— Start —

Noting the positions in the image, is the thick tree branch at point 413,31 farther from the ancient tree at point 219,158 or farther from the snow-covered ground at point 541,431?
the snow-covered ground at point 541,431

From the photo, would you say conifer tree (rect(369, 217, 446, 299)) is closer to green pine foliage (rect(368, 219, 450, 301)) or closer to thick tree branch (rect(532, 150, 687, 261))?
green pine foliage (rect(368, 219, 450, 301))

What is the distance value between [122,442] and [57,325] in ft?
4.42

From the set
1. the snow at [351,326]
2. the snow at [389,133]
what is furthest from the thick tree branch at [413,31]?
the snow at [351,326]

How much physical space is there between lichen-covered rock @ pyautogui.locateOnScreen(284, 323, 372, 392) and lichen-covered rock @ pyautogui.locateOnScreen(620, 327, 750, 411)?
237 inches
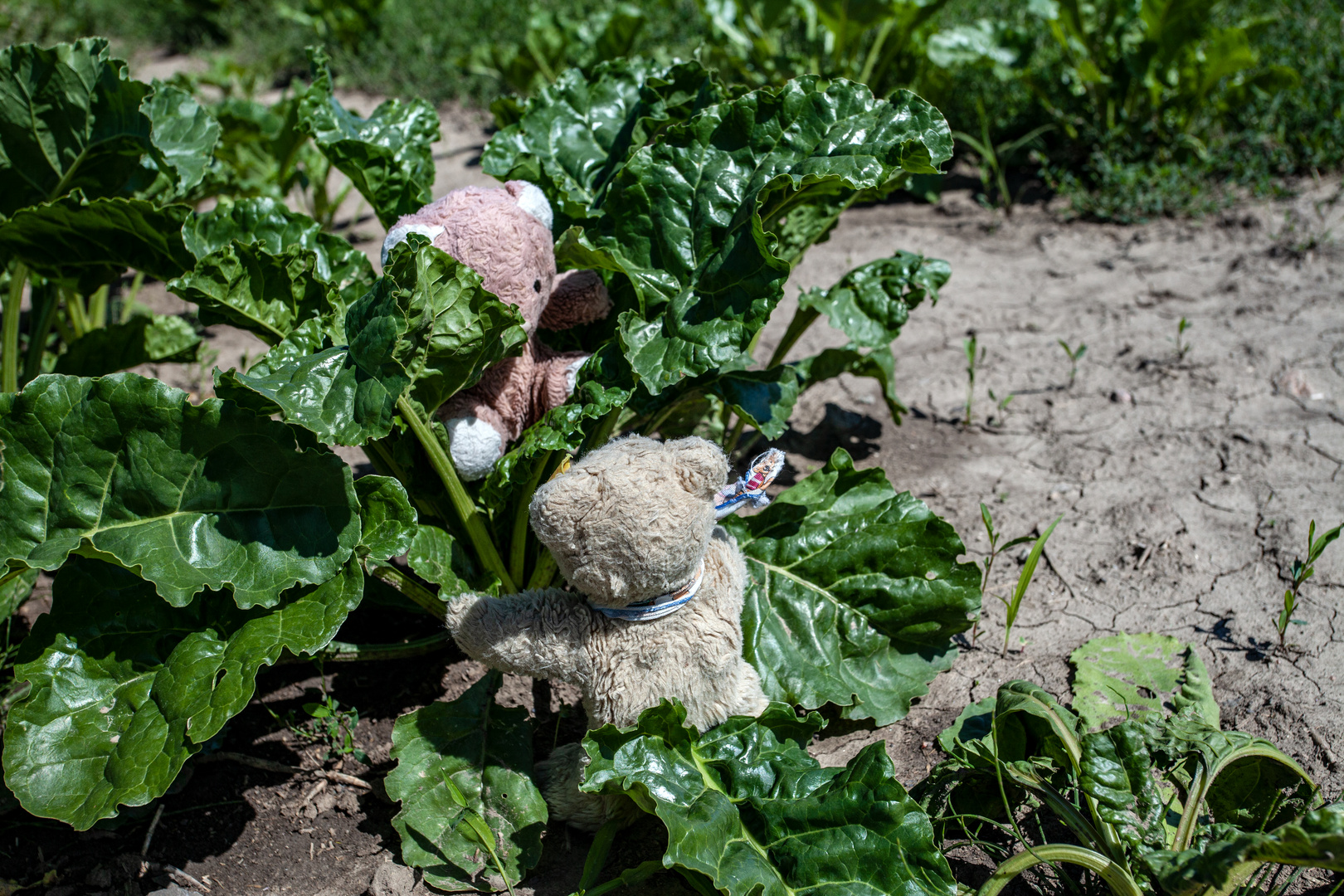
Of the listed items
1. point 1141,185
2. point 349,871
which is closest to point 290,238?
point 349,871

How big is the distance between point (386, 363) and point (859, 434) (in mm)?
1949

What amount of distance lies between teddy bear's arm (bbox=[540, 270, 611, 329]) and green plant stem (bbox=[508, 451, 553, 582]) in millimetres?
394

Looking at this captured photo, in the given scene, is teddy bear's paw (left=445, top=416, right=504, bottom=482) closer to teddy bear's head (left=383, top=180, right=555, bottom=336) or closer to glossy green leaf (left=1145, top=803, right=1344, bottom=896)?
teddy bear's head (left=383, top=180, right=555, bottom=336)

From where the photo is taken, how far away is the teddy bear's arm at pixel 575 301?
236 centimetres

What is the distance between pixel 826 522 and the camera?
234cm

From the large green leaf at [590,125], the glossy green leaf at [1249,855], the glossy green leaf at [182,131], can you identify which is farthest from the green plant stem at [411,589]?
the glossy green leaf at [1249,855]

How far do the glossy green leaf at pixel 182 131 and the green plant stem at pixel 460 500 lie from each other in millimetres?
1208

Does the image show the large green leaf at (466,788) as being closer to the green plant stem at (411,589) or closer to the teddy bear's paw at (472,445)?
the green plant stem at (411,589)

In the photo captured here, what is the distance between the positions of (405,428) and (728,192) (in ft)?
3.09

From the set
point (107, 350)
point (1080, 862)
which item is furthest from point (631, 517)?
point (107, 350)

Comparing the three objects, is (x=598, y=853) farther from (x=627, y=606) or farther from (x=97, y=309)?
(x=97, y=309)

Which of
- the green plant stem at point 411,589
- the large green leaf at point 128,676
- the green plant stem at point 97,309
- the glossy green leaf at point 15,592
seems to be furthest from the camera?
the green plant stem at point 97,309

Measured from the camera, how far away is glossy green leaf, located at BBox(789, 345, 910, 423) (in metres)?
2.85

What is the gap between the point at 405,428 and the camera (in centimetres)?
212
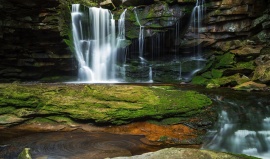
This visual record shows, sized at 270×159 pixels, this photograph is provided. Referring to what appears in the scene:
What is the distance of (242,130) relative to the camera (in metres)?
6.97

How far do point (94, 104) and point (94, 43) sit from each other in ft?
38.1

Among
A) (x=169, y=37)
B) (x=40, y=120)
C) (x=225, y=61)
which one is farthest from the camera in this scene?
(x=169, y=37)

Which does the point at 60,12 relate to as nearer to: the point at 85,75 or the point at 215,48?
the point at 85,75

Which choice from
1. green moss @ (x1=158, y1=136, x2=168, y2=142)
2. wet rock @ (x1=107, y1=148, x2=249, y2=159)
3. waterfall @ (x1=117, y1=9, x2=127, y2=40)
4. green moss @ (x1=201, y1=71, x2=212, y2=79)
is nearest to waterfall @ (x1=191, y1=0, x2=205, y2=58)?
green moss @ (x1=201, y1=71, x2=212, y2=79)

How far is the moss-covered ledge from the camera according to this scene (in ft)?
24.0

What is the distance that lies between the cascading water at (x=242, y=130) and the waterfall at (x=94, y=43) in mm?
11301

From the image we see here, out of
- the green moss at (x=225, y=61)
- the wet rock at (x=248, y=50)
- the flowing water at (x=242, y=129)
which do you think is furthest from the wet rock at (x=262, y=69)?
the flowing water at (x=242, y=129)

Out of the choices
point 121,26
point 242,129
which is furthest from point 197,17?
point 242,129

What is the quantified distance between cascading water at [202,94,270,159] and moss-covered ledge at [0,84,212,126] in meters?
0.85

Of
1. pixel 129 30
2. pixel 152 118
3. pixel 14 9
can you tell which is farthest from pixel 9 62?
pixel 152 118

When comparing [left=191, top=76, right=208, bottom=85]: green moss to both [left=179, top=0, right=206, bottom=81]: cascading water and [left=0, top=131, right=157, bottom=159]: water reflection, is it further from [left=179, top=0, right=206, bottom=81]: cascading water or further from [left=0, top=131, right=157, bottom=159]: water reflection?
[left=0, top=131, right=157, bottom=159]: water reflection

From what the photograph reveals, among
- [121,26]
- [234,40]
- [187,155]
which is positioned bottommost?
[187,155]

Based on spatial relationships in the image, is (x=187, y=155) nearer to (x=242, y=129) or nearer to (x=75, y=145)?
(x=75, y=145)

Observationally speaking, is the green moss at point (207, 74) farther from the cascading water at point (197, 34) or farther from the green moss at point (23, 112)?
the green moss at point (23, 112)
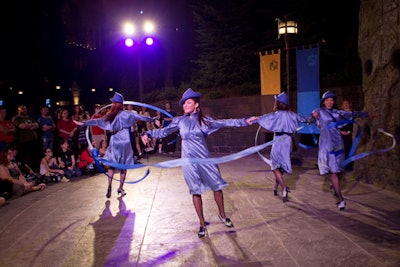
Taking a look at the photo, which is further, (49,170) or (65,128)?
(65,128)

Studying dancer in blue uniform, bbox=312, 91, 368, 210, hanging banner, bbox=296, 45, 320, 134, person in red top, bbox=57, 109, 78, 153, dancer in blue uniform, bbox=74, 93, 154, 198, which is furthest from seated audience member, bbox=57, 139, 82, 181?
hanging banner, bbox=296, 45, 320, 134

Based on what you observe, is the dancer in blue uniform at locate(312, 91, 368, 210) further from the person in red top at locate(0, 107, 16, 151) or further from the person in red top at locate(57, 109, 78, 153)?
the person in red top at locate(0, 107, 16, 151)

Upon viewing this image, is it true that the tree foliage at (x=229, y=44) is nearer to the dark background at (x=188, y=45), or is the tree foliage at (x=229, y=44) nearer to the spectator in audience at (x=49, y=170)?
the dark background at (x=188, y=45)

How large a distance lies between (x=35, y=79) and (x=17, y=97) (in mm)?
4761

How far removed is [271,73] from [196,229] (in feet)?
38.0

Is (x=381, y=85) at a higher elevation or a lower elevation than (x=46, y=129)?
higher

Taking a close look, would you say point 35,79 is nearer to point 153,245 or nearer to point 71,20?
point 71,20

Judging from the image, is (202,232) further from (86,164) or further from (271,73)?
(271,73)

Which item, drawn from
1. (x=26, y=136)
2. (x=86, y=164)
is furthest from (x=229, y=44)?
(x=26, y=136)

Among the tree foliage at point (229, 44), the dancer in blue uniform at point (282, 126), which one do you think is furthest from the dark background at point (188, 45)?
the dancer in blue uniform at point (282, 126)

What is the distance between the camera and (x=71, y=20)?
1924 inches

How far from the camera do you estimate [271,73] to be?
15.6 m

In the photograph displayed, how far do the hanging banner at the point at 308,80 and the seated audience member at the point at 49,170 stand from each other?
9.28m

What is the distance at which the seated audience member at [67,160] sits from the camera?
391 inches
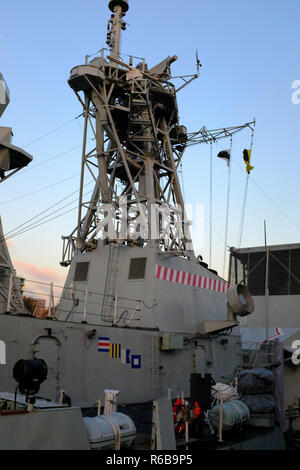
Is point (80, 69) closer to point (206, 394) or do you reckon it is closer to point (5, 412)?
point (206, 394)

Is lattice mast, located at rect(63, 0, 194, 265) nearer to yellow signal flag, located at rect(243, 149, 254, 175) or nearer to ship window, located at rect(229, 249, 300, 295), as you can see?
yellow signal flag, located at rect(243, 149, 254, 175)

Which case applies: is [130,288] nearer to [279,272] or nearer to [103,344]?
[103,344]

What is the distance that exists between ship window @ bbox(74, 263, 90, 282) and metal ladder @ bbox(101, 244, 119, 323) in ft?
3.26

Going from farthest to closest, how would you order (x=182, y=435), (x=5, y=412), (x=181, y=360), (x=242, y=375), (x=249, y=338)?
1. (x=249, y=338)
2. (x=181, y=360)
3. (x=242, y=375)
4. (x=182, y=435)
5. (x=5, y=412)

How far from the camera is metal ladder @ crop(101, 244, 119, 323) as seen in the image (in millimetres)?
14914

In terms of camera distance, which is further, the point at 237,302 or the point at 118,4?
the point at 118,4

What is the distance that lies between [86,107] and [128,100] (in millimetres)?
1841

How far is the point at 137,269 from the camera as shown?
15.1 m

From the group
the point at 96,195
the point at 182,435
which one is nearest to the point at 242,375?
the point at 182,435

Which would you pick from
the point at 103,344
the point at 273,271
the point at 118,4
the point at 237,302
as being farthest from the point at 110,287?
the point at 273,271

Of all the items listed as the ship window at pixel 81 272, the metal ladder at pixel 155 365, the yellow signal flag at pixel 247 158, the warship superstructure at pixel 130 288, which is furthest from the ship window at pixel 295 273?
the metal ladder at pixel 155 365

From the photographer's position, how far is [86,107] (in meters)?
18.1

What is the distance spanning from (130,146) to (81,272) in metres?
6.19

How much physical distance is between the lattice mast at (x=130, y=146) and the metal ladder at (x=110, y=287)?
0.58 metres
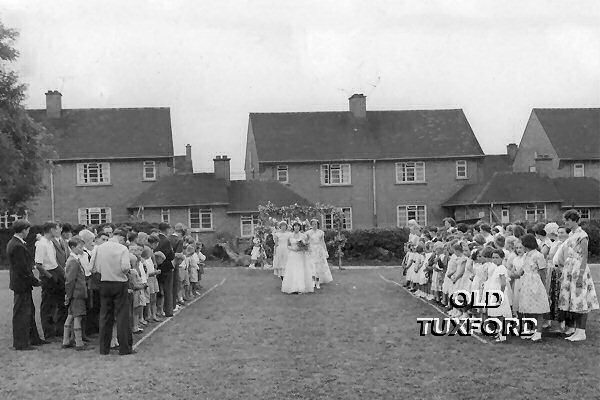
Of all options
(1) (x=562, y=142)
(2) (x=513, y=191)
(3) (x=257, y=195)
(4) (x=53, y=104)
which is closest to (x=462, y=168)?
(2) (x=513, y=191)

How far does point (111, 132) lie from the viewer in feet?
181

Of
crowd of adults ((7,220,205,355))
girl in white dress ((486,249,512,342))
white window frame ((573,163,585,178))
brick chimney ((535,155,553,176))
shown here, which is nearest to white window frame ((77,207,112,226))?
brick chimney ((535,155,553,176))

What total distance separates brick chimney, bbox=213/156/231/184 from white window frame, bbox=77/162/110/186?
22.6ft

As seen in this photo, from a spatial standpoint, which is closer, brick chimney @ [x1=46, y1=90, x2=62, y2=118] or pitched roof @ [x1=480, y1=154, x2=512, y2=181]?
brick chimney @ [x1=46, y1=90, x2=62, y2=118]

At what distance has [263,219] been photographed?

— End —

-- WHAT YOU ARE ASKED TO DO --
Return the part of the entries that opens with the line containing "How much physical distance" and runs through the end of the entries, both ends included, leaving out the pictures.

-- TASK RESPONSE --
How much physical distance is between the lattice mast at (x=130, y=146) and the metal ladder at (x=110, y=287)?
0.58 metres
Of all options
(1) (x=562, y=142)
(2) (x=513, y=191)
(3) (x=257, y=195)
(4) (x=53, y=104)
which is closest to (x=462, y=168)?
(2) (x=513, y=191)

How far does point (111, 132) lie from the viewer in feet?
181

Of
crowd of adults ((7,220,205,355))
girl in white dress ((486,249,512,342))
white window frame ((573,163,585,178))
brick chimney ((535,155,553,176))
shown here, which is nearest to white window frame ((77,207,112,226))?
brick chimney ((535,155,553,176))

What total distance separates brick chimney, bbox=213/156/231/184 from white window frame, bbox=77/162/110/186?
22.6ft

As seen in this photo, from a spatial standpoint, which is closer, brick chimney @ [x1=46, y1=90, x2=62, y2=118] or pitched roof @ [x1=480, y1=154, x2=512, y2=181]?
brick chimney @ [x1=46, y1=90, x2=62, y2=118]

At what distance has [263,219] been photographed?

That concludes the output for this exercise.